――ザー……――

 --ザz…--
    --noise--

  --grgrgrgr--
     --Χαοσ--





  灰色幻想奇譚





 モノクロの部屋に夕焼けの光がノイズのあるテレビの横からカーテンをすり抜けて。
 流れてくるのはザーザーというそれと、薄い白い光です。
 時計は壊れてしまったので、もう音はしないのですが、多分西の窓が明るいので夕方です。
 膝を抱えて見たのは、天井なのですけど。
 そのうちその扉の向こうから、黒い影がやって来ます。
 だんだん薄暗くなって、闇に融けて消えていきます。しかし、見えなくなるだけです。
 唯一の灯りは灰色のテレビだけで、僅かに影の足を映し出します。
 今日も同じ日でした。明日も同じ日でしょう。
 影がするりと腕を巻いてきます。首に爪を立てて、泣いています。
 全ての物を壊したいので、私は金槌の方が都合がいいのですけど。
 赤く染まっています。例え痕が残ったとしても、明日には消えています。
 まぁたまには雨の日もありです。


   --ノイズ--
      --ノイズ--
     --ノイズ--

    --ノイズ--

        --ノイズ--


 混沌、混沌と。
 ザザザザ、途切れ途切れに。
 白と黒は渦を作り、灰色に混ざっていきます。
 その隙間は、化け物の時間。
 そっと瞼を閉じれば、裏側に見えるかもしれません。
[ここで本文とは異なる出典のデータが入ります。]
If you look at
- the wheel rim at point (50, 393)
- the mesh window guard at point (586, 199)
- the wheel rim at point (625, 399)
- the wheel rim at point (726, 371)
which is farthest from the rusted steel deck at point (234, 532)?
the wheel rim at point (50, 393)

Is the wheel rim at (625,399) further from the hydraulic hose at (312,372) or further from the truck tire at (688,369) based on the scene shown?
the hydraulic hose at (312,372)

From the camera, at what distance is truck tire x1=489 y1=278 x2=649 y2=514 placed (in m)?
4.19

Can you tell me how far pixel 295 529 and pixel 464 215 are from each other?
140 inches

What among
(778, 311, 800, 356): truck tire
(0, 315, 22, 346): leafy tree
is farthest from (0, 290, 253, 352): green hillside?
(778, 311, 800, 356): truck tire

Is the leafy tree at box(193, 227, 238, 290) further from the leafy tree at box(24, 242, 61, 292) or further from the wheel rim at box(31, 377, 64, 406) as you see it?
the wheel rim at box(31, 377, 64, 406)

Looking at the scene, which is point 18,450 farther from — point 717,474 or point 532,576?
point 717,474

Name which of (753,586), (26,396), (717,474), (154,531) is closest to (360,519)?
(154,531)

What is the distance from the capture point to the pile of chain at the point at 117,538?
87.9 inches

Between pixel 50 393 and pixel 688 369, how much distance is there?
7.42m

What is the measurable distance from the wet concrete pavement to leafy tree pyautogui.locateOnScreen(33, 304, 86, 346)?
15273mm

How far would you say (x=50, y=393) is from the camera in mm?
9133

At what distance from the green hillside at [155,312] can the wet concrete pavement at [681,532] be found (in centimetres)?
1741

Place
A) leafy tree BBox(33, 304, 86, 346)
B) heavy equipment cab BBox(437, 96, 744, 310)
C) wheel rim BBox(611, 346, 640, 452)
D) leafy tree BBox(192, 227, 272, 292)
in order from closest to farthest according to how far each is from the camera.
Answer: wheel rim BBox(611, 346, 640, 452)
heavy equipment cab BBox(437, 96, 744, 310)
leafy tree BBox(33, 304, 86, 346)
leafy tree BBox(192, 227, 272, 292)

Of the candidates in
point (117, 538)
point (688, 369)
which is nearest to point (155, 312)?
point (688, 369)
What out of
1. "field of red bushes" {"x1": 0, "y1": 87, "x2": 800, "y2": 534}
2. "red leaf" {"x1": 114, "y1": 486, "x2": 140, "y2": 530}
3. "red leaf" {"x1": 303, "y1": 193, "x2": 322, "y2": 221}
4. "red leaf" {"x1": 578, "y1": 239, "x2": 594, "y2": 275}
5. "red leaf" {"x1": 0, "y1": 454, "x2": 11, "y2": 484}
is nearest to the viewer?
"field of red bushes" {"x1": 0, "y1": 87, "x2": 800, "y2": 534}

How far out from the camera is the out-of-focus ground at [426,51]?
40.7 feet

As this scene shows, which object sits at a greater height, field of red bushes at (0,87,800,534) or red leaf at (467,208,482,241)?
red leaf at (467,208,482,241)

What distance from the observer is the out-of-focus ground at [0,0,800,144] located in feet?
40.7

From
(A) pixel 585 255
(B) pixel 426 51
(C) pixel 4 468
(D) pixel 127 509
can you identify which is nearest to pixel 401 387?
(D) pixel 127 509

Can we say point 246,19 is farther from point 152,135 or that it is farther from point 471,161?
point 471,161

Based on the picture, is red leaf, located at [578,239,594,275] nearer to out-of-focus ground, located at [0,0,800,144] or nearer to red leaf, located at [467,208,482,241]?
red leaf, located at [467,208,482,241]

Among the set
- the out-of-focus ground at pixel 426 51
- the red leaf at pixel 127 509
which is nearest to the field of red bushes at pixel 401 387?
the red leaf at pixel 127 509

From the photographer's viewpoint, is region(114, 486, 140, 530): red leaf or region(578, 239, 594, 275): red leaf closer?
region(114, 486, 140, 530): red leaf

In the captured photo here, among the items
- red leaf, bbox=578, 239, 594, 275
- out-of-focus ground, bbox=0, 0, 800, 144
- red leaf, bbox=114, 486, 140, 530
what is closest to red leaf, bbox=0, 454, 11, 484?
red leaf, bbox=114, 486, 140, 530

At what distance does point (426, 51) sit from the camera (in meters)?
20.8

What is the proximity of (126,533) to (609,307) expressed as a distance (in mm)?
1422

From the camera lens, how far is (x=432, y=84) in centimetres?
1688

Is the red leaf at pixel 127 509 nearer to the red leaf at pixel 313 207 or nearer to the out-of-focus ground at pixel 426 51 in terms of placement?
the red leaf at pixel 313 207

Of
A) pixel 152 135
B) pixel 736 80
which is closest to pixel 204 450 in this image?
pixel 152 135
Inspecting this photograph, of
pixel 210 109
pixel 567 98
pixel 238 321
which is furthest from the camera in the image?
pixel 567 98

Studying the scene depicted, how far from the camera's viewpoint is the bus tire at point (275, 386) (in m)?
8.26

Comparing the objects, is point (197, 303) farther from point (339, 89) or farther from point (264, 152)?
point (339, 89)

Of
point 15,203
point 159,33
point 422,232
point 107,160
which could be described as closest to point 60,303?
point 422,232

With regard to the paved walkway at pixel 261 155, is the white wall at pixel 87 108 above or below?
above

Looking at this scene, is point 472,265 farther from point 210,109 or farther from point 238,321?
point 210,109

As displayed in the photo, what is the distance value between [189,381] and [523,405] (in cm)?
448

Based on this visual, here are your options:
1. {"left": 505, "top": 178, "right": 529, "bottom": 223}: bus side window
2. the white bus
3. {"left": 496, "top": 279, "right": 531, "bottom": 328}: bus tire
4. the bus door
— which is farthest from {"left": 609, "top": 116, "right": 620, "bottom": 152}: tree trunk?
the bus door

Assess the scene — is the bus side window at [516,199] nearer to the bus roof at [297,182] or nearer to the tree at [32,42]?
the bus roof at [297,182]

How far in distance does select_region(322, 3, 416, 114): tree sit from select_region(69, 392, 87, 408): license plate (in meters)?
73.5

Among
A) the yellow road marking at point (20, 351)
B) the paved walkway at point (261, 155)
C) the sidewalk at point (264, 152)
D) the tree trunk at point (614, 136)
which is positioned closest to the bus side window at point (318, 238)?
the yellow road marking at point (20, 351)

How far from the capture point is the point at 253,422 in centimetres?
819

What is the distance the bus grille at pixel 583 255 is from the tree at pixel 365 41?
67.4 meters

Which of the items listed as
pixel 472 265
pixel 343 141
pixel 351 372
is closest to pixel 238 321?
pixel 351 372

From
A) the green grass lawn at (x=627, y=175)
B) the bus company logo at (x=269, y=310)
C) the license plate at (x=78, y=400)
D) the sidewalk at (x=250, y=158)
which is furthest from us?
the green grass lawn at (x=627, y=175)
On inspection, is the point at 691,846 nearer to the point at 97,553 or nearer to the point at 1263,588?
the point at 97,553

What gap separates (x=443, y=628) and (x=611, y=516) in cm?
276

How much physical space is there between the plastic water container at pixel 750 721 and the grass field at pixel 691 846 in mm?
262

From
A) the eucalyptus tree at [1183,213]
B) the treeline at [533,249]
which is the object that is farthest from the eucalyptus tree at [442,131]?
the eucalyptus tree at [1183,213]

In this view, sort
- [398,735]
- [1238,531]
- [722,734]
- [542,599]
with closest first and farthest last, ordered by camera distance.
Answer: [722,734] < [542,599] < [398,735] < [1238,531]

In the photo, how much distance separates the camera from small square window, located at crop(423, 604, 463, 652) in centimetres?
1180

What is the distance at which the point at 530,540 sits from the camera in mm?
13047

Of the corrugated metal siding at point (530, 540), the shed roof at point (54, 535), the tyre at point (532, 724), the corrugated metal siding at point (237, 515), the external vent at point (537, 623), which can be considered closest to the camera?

貴方にも。
 背後に迫る、狂気と闇と怨念と、誰かの涙を。そっと聴くだけしかできません。
 それ以上先に進んではいけません。なぜなら、帰れなくなります。
 今居る場所から、目を開けて、さぁ帰りましょう。
 嘘の世界は、要りません。どれが本当なんて、もう判りませんけれど。
 最初から居た場所も、もしかしたら間違っていたのかもしれないけれど。
 灰色を塗り替えて。
 そのノイズを流すテレビを壊して、投げ捨てて。五月蝿いばかりのラジオも蹴り飛ばして。
 終わりを告げる空へ、開け放てば、少しは心も晴れるでしょう。
 そう。もしかしたら、世界は最初から壊れていたのかもしれませんけれど。


   --ザザ……--
      --ザ…ザ……ザ……--
     --ザ……--

    --ザ……ザ…--

        --------

 -- ? --




 ほら、もうとっくに雨は止んでいるでしょう。
 ノイズは止まり、灰色ももう終わり。
 カップを置いて、カーテンを開けましょう。もう夕刻から陽も沈みかけていますが。
 雨の降った土曜日の昼下がりに、


 実際には甘いコーヒーを飲んで座っていただけでした。




 タイトルは『カオス』と『ノイズ』と『灰色幻想奇譚』の3つの候補がありましたが、最後のやつがなんとなくかっこよくて気に入ったので(笑)
 意味はありません。雰囲気です。